LETTRE DU PÈRE CLERC, 16 MAI 1871

 

Ah ! mon Dieu, que vous êtes bon ! et qu'il est vrai que la miséricorde de votre cœur ne sera jamais démentie !

Et nous, que de remerciements, que d'actions de grâces ne vous devons-nous pas ? Après avoir mille et mille fois répété l'expression de mon impérissable reconnaissance, et vous avoir offert à un titre nouveau les faibles services d'un cœur cependant sincère et dévoué, il me restera de souhaiter que le don que vous me faites vous soit toujours fait à vous-même, et surtout aux jours des épreuves.
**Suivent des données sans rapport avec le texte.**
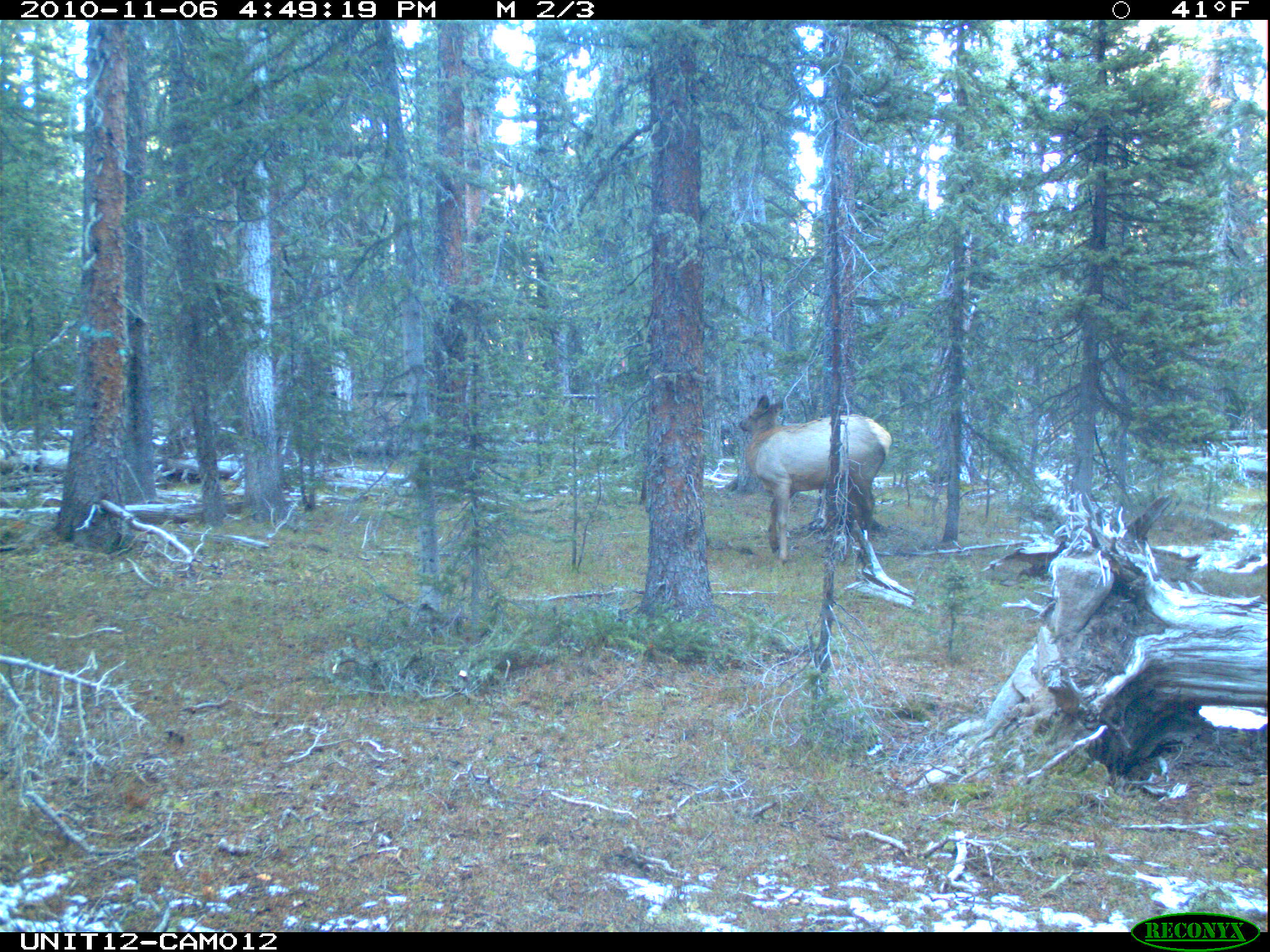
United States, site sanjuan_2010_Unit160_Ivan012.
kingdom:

Je n'avais pas osé concevoir l'espérance d'un tel bien. Posséder Notre-Seigneur, l'avoir pour compagnon de ma captivité, le porter sur mon cœur et reposer sur le sien, comme il l'a permis à son bien-aimé Jean. Oui, c'est trop pour moi, et ma pensée ne s'y arrêtait pas. Et cependant cela est. Mais n'est-il pas vrai que tous les hommes et tous les saints ensemble n'auraient non plus jamais osé concevoir l'Eucharistie ? Oh ! qu'il est bon, qu'il est compatissant, qu'il est prévenant, le Dieu de l'Eucharistie !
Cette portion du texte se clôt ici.